Teks Sumber:
********

Berdasarkan latar belakang,
permasalahan dalam penelitian ini adalah
bagaimana mahasiswa memaknai keberadaan
kedai kopi di Kota Banda Aceh dan dampak
yang ditimbulkan oleh perilaku seringnya ke
kedai kopi bagi mahasiswa terhadap IPK.
Tujuan penelitian ini adalah
mengetahui bagaimana mahasiswa memaknai
keberadaan kedai kopi di Kota Banda Aceh
dan mengetahui dampak apa saja yang
ditimbulkan oleh perilaku seringnya ke kedai
kopi bagi mahasiswa.
Tinjauan Pustaka
Jurnal Serambi Ilmu, Edisi September 2013, Volume 14 Nomor 2
108
2.1. Mahasiswa dan Kedai Kopi
Dalam ilmu sosial ditekankan
bahwa interaksi individu tidak berada di ruang
hampa, dimana ada banyak faktor yang
mempengaruhi setiap relasi yang ada. Dalam
kehidupan sehari-hari, apa yang terkait
didalamnya adalah suatu penafsiran makna
dari orang lain melalui interaksi yang
kompleks dari struktur relevansi, makna, dan
pengetahuan (Peter L Berger dan Hansfried
Kellner,1985).
Schutz mengkhususkan
perhatiannya kepada satu bentuk dari
subjektivitas yang disebutnya antar
subjektivitas. Konsep ini menunjuk kepada
pemisahan keadaan subjektif atau secara
sederhana menunjuk kepada dimensi dari
kesadaran umum dan kesadaran khusus
kelompok sosial yang sedang saling
berintegrasi. Intersubyektivitas yang
memungkinkan pergaulan sosial itu terjadi
tergantung kepada pengetahuan tentang
peranan masing-masing yang diperoleh
melalui pengalaman yang bersifat pribadi
(Alimandan, 1992).
Alfred schutz memusatkan
perhatiannya kepada struktur kesadaran yang
diperlukan untuk terjadinya saling bertindak
atau interaksi dan saling memahami antar
sesama manusia, secara singkat dapat
dikatakan bahwa interaksi sosial terjadi dan
berlangsung melalui penafsiran dan
pemahaman tindakan masing-masing baik
antar individu maupun antar kelompok.

********

Baris Data:
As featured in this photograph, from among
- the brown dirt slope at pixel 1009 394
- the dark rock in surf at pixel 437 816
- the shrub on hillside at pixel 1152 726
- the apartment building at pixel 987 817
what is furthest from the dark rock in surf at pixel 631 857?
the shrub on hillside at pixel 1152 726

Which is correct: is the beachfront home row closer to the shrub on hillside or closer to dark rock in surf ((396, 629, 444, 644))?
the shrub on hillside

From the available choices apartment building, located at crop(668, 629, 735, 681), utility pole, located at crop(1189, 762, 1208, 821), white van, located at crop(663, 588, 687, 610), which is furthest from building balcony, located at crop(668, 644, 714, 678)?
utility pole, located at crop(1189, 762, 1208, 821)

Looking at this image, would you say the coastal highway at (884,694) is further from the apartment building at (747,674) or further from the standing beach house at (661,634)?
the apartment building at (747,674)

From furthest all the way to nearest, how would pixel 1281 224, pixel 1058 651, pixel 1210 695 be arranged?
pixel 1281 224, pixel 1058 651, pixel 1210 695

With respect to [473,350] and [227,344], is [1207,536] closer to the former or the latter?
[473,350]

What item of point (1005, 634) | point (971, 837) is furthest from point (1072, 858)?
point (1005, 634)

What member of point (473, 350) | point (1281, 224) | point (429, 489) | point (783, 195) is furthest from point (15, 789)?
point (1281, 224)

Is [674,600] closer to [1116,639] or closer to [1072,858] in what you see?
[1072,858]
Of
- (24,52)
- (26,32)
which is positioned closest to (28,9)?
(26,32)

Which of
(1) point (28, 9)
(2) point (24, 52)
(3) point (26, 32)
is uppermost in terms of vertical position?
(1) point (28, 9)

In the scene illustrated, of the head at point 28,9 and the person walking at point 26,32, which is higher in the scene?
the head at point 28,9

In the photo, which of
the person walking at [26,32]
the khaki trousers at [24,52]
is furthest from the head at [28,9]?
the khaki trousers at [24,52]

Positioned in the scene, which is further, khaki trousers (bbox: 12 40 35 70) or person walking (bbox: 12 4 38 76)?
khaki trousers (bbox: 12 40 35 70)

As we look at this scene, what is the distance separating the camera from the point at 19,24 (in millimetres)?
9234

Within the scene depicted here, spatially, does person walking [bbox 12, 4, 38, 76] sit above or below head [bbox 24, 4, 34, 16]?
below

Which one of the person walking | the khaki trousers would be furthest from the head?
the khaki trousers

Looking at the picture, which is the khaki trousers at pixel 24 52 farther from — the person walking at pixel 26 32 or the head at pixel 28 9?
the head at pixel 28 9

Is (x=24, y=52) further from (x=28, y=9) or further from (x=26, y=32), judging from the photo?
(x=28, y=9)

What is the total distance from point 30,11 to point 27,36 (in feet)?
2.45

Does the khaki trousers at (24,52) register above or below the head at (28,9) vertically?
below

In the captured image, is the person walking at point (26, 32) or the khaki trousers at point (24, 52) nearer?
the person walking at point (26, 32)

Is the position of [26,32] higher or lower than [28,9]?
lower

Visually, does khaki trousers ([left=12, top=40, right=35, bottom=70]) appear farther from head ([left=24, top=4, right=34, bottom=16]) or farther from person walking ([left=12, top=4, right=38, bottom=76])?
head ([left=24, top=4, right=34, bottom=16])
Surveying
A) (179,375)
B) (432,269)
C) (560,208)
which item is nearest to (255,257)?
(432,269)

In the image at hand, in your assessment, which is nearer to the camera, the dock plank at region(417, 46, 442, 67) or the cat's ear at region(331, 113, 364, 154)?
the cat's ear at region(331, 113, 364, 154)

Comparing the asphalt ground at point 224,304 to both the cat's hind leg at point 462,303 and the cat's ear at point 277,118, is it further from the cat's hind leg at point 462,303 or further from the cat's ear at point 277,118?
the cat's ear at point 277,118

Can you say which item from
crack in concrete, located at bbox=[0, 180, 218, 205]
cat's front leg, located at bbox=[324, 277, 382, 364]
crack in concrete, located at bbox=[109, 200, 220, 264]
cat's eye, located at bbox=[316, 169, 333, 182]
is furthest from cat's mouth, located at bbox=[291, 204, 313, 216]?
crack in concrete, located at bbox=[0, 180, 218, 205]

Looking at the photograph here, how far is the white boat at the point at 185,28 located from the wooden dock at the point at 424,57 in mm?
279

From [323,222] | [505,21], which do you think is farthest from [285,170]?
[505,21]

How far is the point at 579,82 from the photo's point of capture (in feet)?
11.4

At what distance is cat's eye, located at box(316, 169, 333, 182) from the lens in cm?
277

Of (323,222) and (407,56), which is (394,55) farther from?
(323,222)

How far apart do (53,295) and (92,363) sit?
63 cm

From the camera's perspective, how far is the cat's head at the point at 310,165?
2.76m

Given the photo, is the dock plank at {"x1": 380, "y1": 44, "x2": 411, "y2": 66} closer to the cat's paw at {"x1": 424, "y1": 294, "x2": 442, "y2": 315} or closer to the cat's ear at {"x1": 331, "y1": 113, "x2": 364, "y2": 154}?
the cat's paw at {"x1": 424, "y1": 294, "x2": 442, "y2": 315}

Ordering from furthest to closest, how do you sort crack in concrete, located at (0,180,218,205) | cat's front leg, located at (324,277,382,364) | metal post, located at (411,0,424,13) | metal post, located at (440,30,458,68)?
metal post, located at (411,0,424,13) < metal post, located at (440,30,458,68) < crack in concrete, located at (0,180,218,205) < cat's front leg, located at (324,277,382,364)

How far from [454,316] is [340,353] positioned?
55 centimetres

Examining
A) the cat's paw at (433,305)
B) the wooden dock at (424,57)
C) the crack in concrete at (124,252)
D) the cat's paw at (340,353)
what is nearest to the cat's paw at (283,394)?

********

Yang Diminta:
• 1. Tuliskan kembali tanpa perubahan bagian teks tentang mahasiswa dan kedai kopi, mulai dari "Tinjauan Pustaka" sampai dengan "Kellner,1985).".
• 2. Jawab pertanyaan berikut berdasarkan teks tentang mahasiswa dan kedai kopi.
(a) Kedai kopi di kota mana yang menjadi fokus penelitian?
(b) Apa nama bentuk subjektivitas yang menjadi perhatian khusus Schutz?
(c) Menurut teks, melalui apa interaksi sosial terjadi dan berlangsung?

Jawaban Tiap Tugas:
• 1.
Tinjauan Pustaka
Jurnal Serambi Ilmu, Edisi September 2013, Volume 14 Nomor 2
108
2.1. Mahasiswa dan Kedai Kopi
Dalam ilmu sosial ditekankan
bahwa interaksi individu tidak berada di ruang
hampa, dimana ada banyak faktor yang
mempengaruhi setiap relasi yang ada. Dalam
kehidupan sehari-hari, apa yang terkait
didalamnya adalah suatu penafsiran makna
dari orang lain melalui interaksi yang
kompleks dari struktur relevansi, makna, dan
pengetahuan (Peter L Berger dan Hansfried
Kellner,1985).

• 2.
(a) Kota Banda Aceh.
(b) Antar subjektivitas.
(c) Melalui penafsiran dan pemahaman tindakan masing-masing, baik antarindividu maupun antarkelompok.